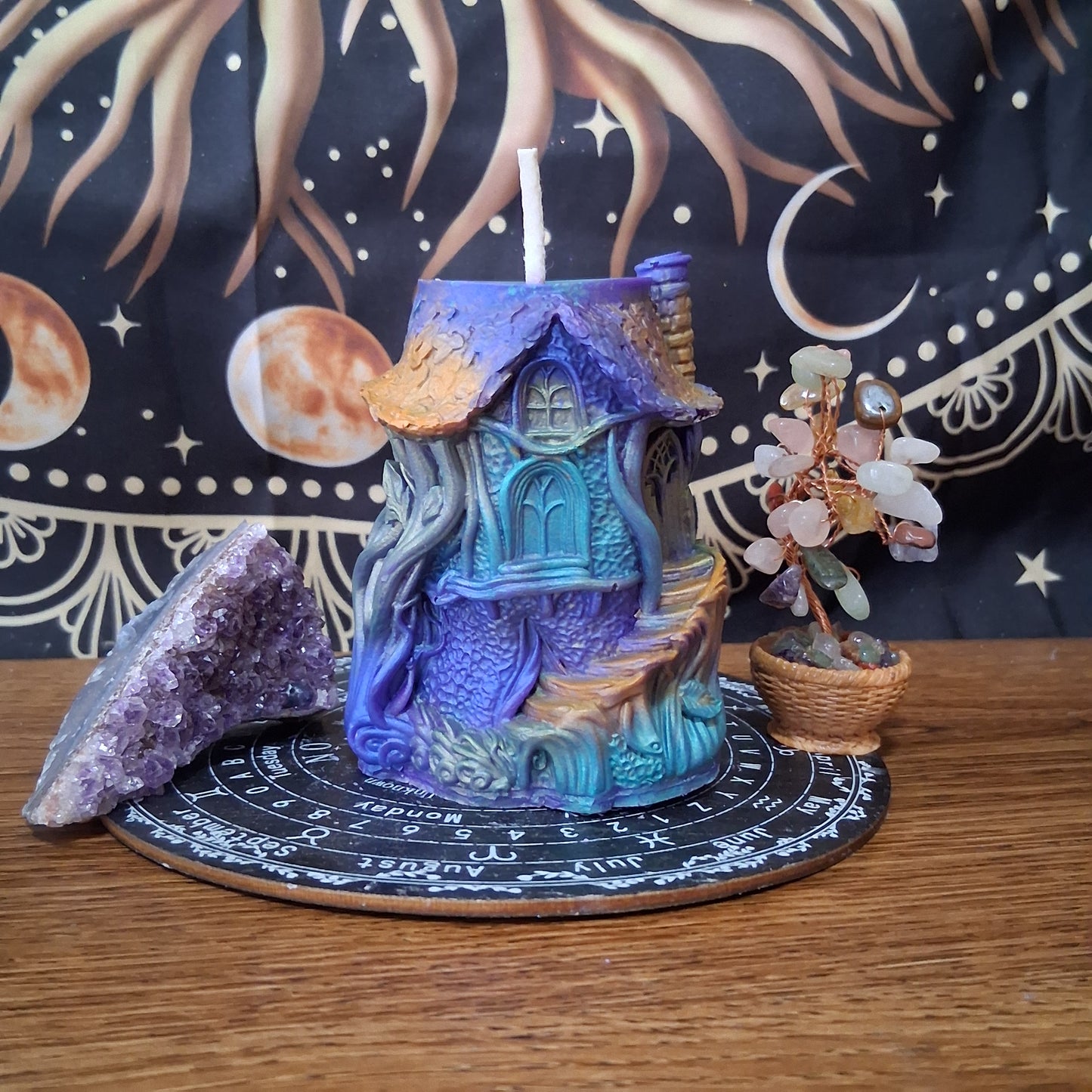 The Fae's Sugar and Spice Sanctuary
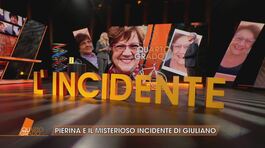 Pierina Paganelli e il misterioso incidente del figlio Giuliano thumbnail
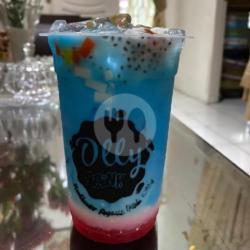 Mix Ocean Blue Strawberry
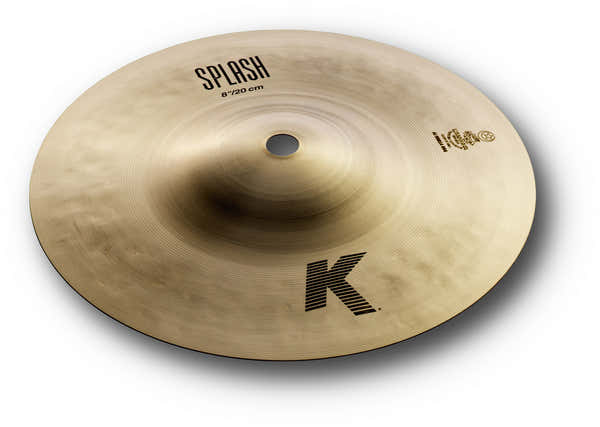 Zildjian K0857 - SPLASH K 8"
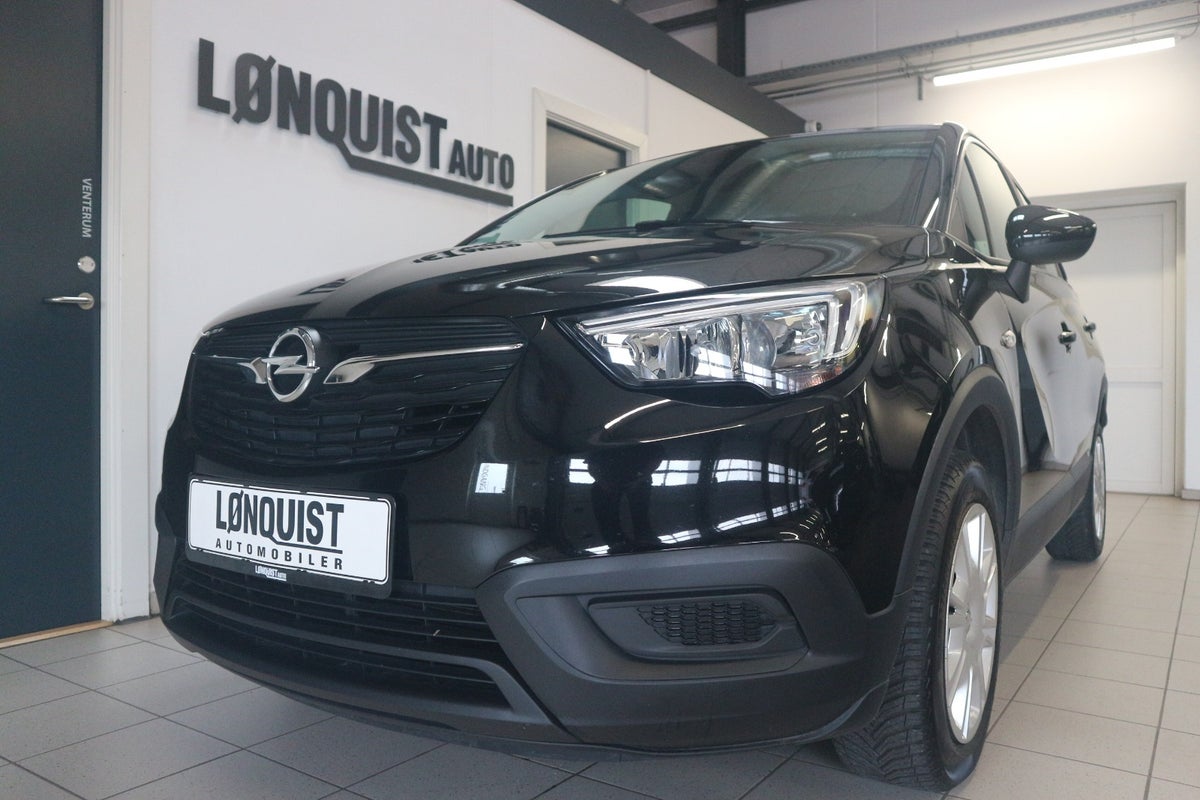 Opel Crossland X T 110 Enjoy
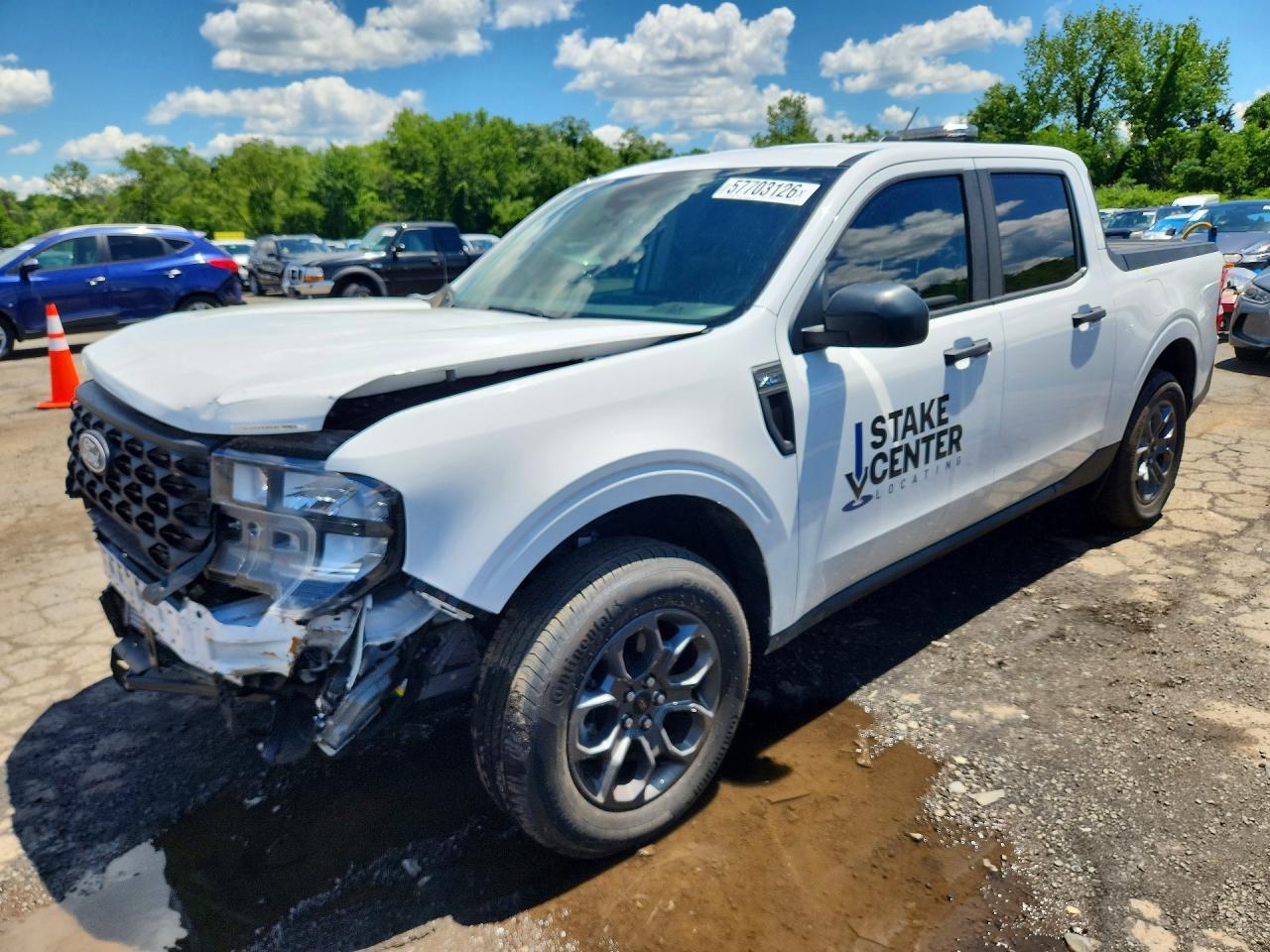 2025 FORD MAVERICK XLT | 3FTTW8JA1SRA66514 | UPCARS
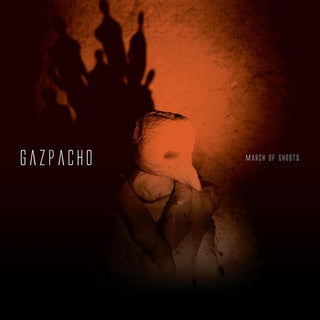 Gazpacho- MARCH OF GHOSTS (Vinyl)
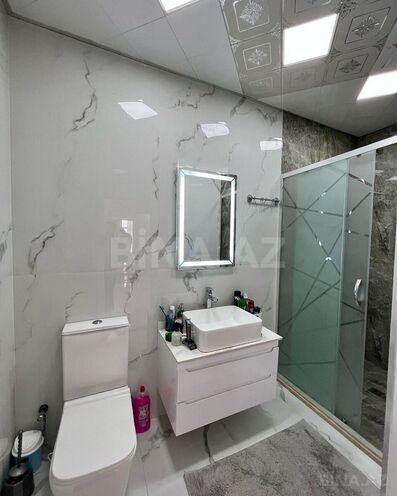 Satılır 2 otaqlı yeni tikili 90 m², Memar Əcəmi m., photo 11 from 13
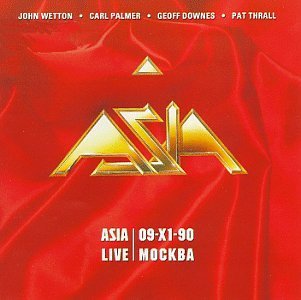 Asia/Live In Moscow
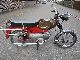 1967 Kreidler  Foil moped 3-speed fan fussschaltung Motorcycle Motor-assisted Bicycle/Small Moped photo 1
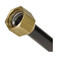 MEI Coolant Tube for Freigthliner with 1 inch Female SAE x 3/4 inch OD Tube - 09-3609
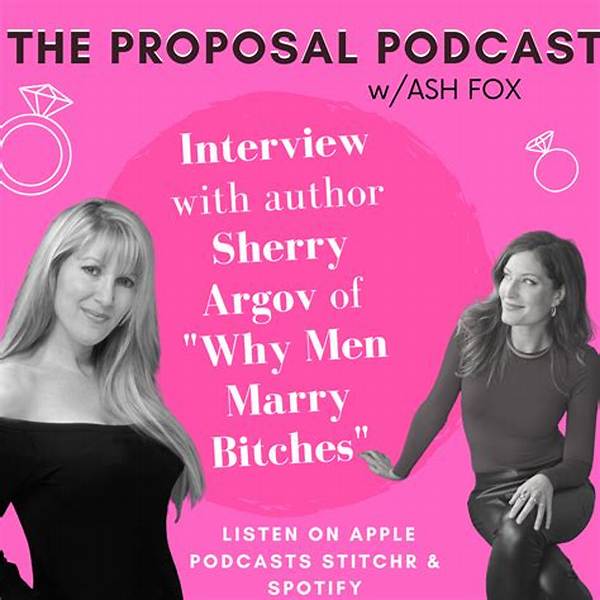 Is Sherry Argov Married? the Guarded Private Life of the Bestselling Author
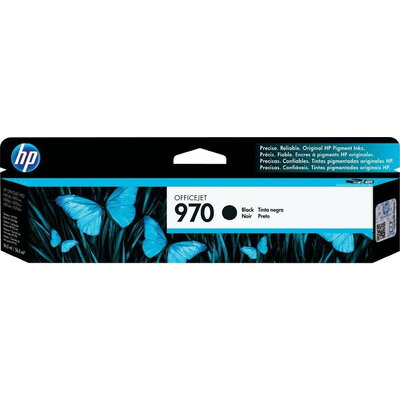 Консуматив HP 970 Black Original Ink Cartridge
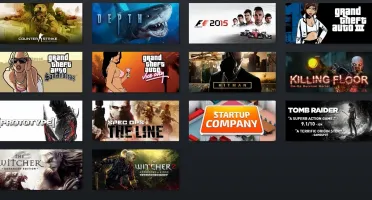 CONTA TOP STEAM LV 36 SÓ JOGO TOP LEIA A DESCRIÇÃO 370 GAMES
------------------------
Write out the entries above verbatim; the pictures do not belong in your copy.

_Exercise answer_
 The Fae's Sugar and Spice Sanctuary
 Pierina Paganelli e il misterioso incidente del figlio Giuliano thumbnail
 Mix Ocean Blue Strawberry
 Zildjian K0857 - SPLASH K 8"
 Opel Crossland X T 110 Enjoy
 2025 FORD MAVERICK XLT | 3FTTW8JA1SRA66514 | UPCARS
 Gazpacho- MARCH OF GHOSTS (Vinyl)
 Satılır 2 otaqlı yeni tikili 90 m², Memar Əcəmi m., photo 11 from 13
 Asia/Live In Moscow
 1967 Kreidler  Foil moped 3-speed fan fussschaltung Motorcycle Motor-assisted Bicycle/Small Moped photo 1
 MEI Coolant Tube for Freigthliner with 1 inch Female SAE x 3/4 inch OD Tube - 09-3609
 Is Sherry Argov Married? the Guarded Private Life of the Bestselling Author
 Консуматив HP 970 Black Original Ink Cartridge
 CONTA TOP STEAM LV 36 SÓ JOGO TOP LEIA A DESCRIÇÃO 370 GAMES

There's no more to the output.